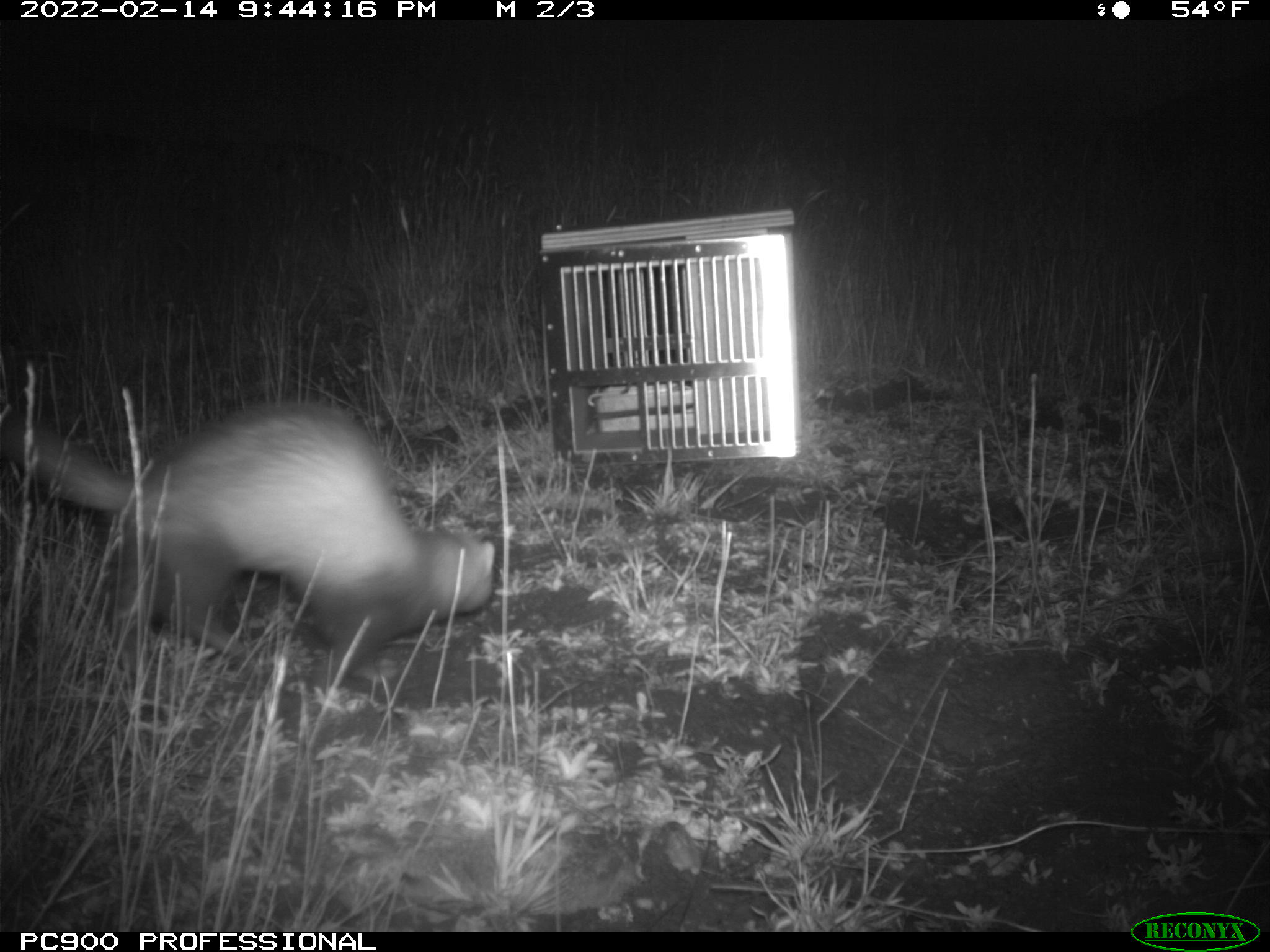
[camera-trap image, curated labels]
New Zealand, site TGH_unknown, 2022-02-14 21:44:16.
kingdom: Animalia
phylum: Chordata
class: Mammalia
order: Carnivora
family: Mustelidae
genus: Mustela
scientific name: Mustela furo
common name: ferret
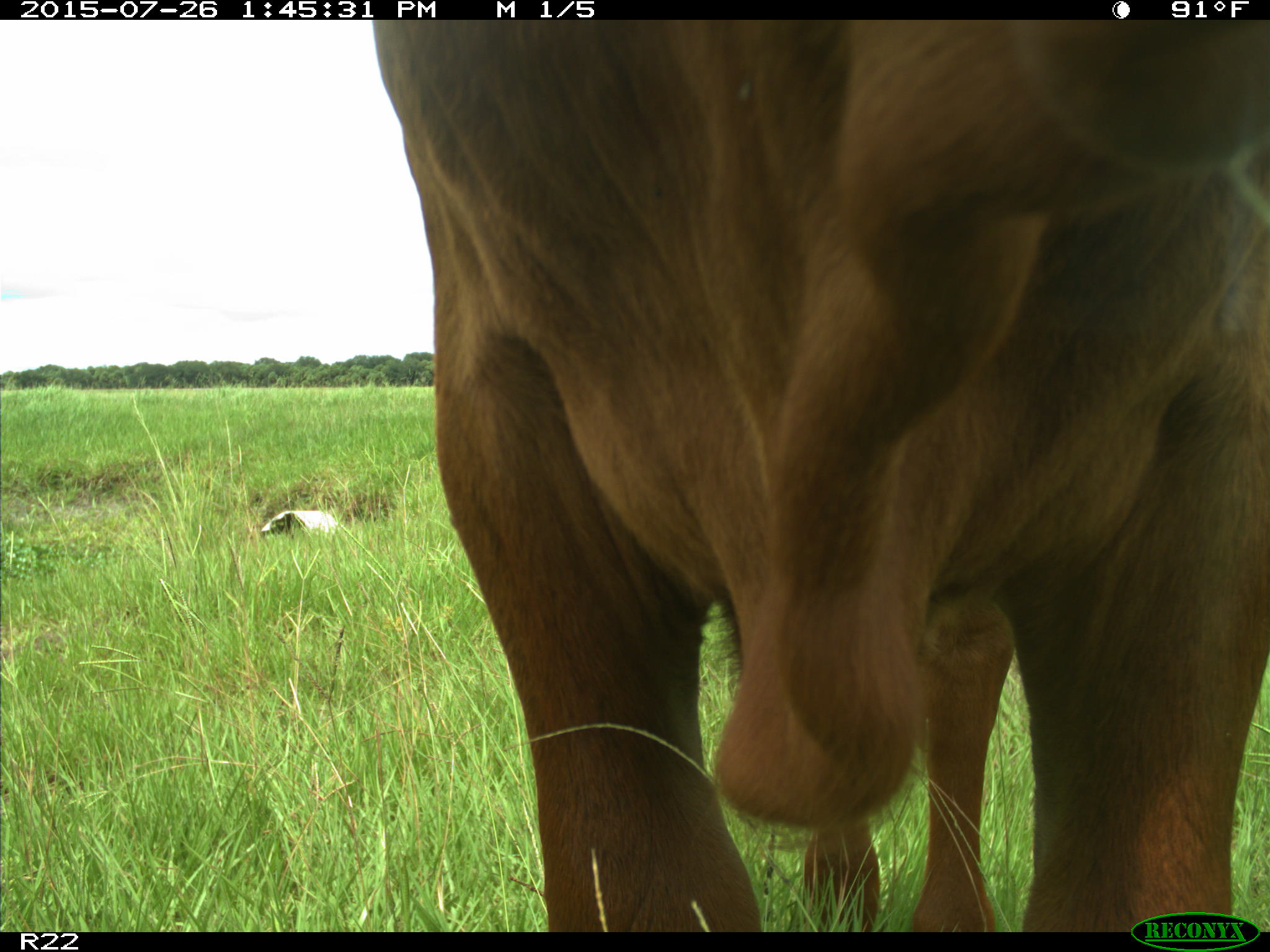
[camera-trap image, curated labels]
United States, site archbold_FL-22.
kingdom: Animalia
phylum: Chordata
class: Mammalia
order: Artiodactyla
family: Bovidae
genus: Bos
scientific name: Bos taurus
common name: domestic cow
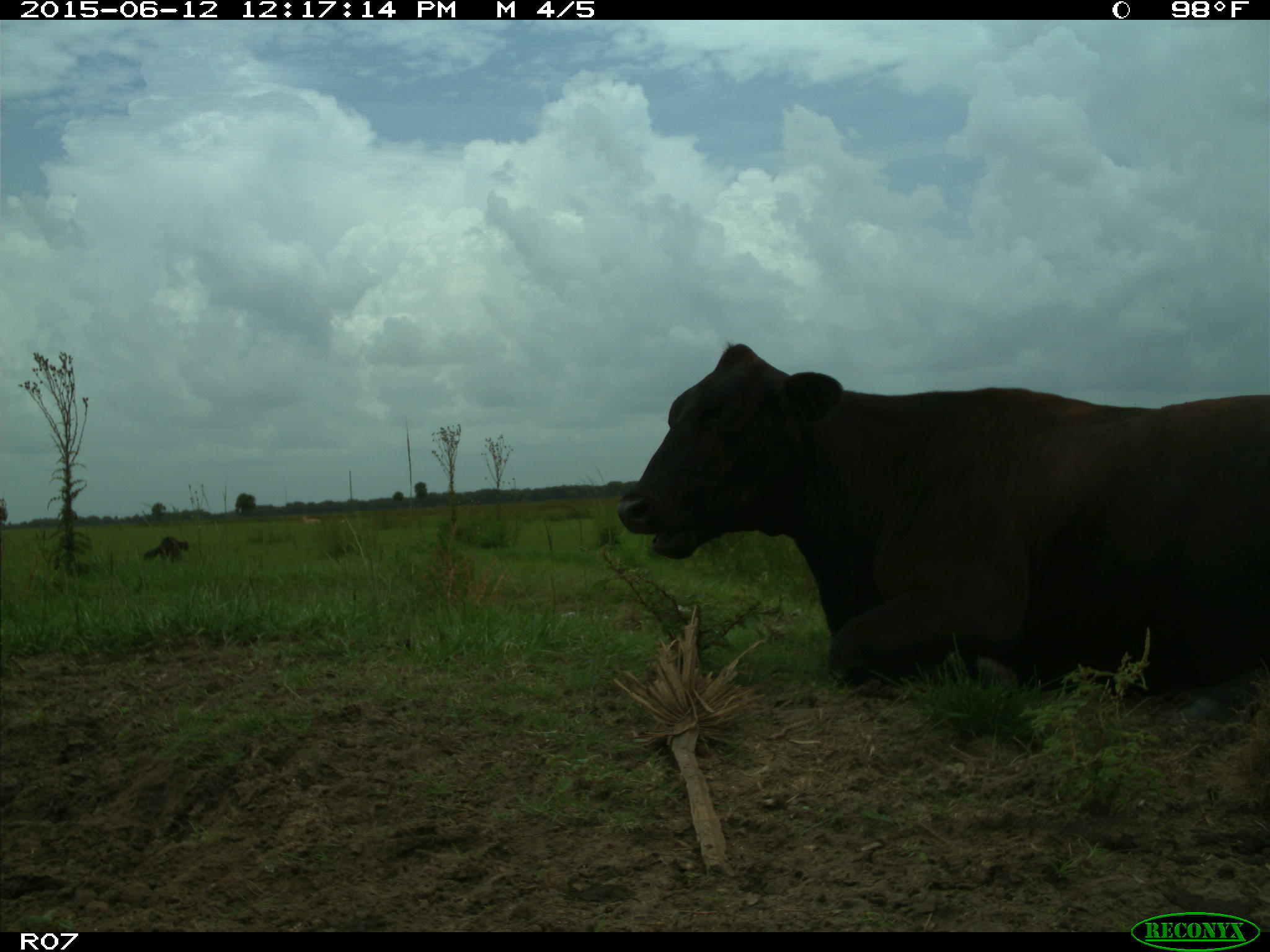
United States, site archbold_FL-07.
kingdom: Animalia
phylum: Chordata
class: Mammalia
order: Artiodactyla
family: Bovidae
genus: Bos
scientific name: Bos taurus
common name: domestic cow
Bos taurus (domestic cow).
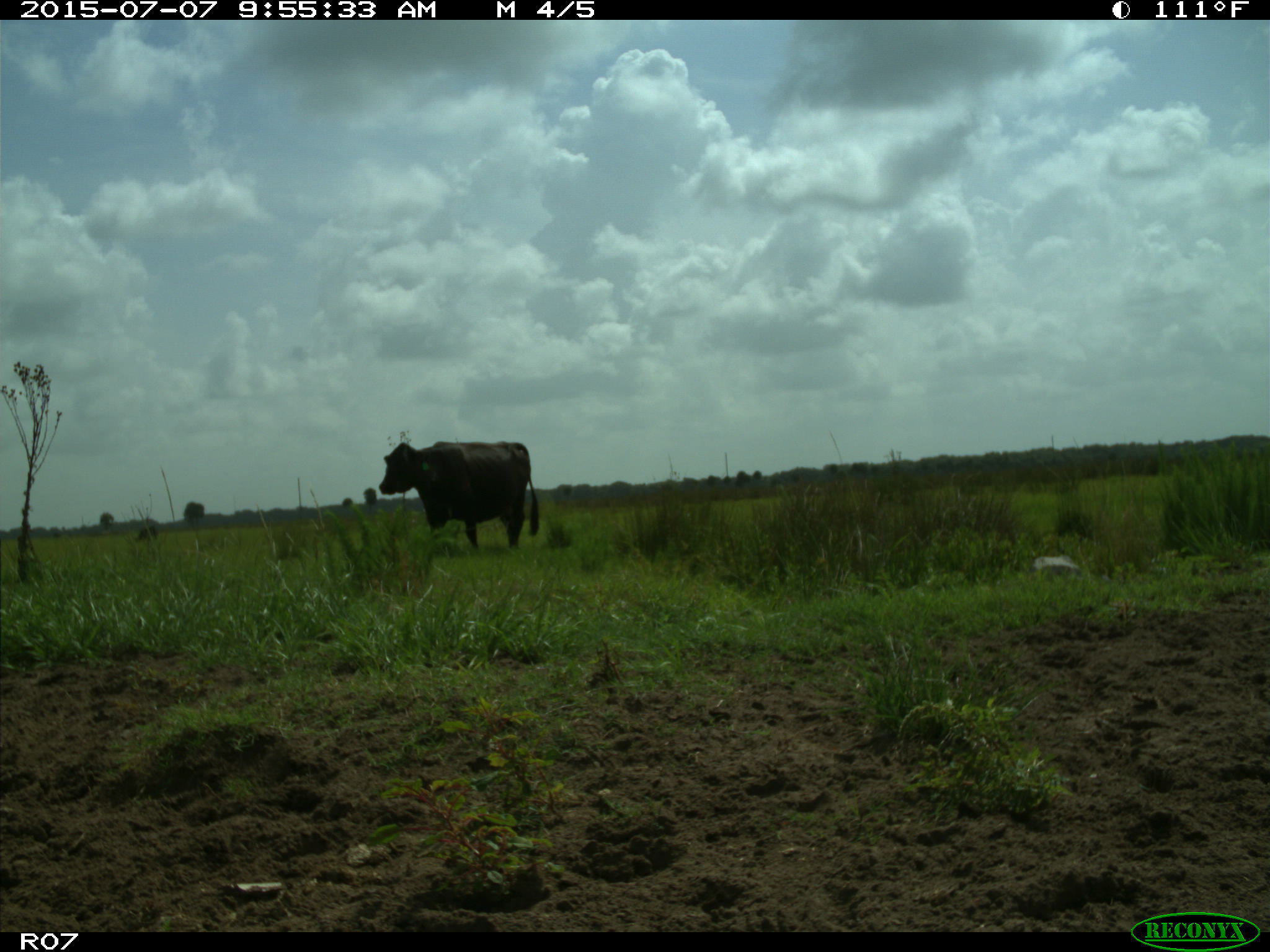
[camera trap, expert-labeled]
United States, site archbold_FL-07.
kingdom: Animalia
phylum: Chordata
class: Mammalia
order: Artiodactyla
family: Bovidae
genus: Bos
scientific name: Bos taurus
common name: domestic cow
Bos taurus (domestic cow).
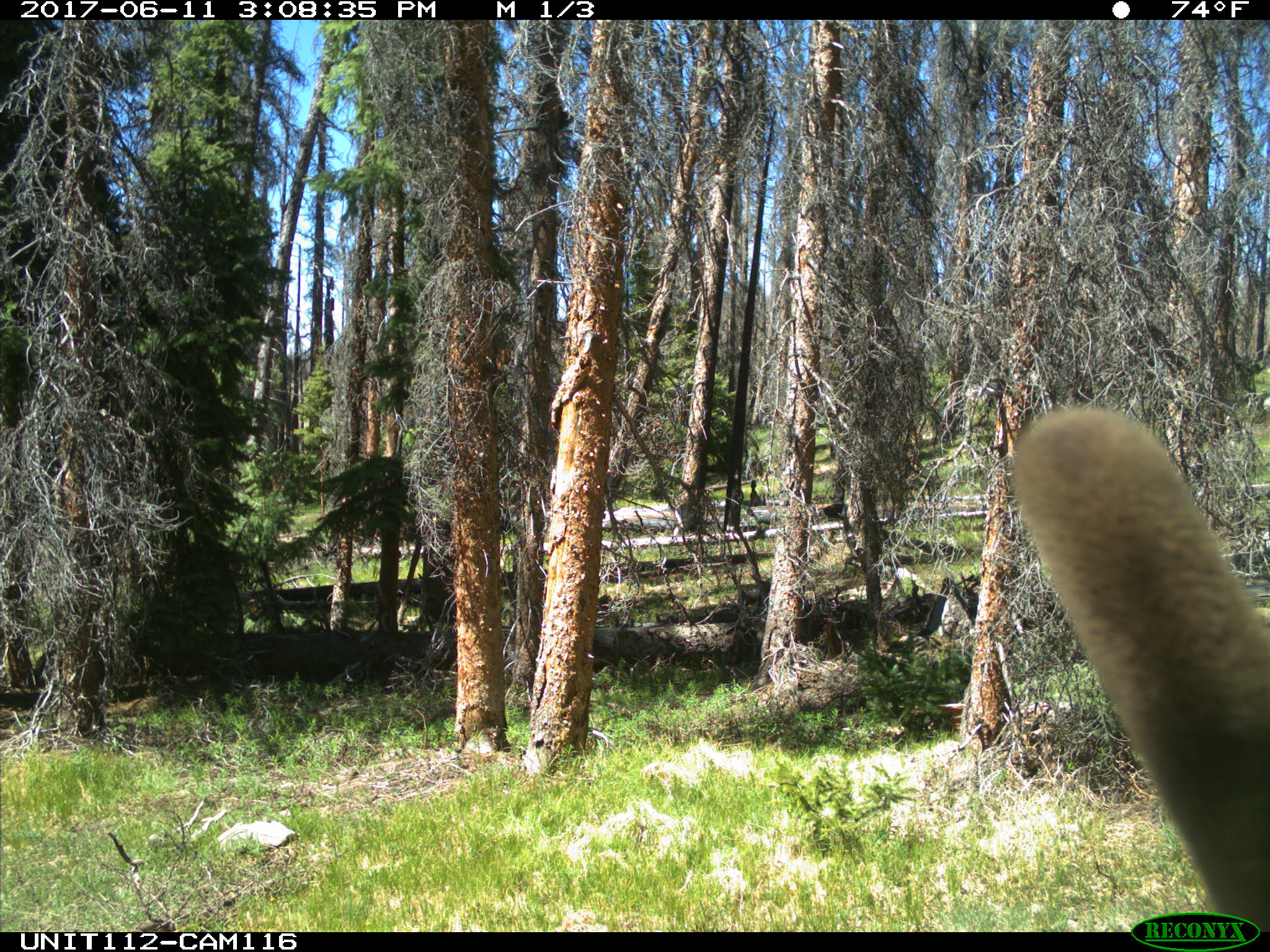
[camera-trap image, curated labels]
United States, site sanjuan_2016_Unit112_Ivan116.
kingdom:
========================
→ Task item: Type the entries above out again exactly, with no pictures.

→ The answer:
[camera-trap image, curated labels]
New Zealand, site TGH_unknown, 2022-02-14 21:44:16.
kingdom: Animalia
phylum: Chordata
class: Mammalia
order: Carnivora
family: Mustelidae
genus: Mustela
scientific name: Mustela furo
common name: ferret
[camera-trap image, curated labels]
United States, site archbold_FL-22.
kingdom: Animalia
phylum: Chordata
class: Mammalia
order: Artiodactyla
family: Bovidae
genus: Bos
scientific name: Bos taurus
common name: domestic cow
United States, site archbold_FL-07.
kingdom: Animalia
phylum: Chordata
class: Mammalia
order: Artiodactyla
family: Bovidae
genus: Bos
scientific name: Bos taurus
common name: domestic cow
Bos taurus (domestic cow).
[camera trap, expert-labeled]
United States, site archbold_FL-07.
kingdom: Animalia
phylum: Chordata
class: Mammalia
order: Artiodactyla
family: Bovidae
genus: Bos
scientific name: Bos taurus
common name: domestic cow
Bos taurus (domestic cow).
[camera-trap image, curated labels]
United States, site sanjuan_2016_Unit112_Ivan116.
kingdom:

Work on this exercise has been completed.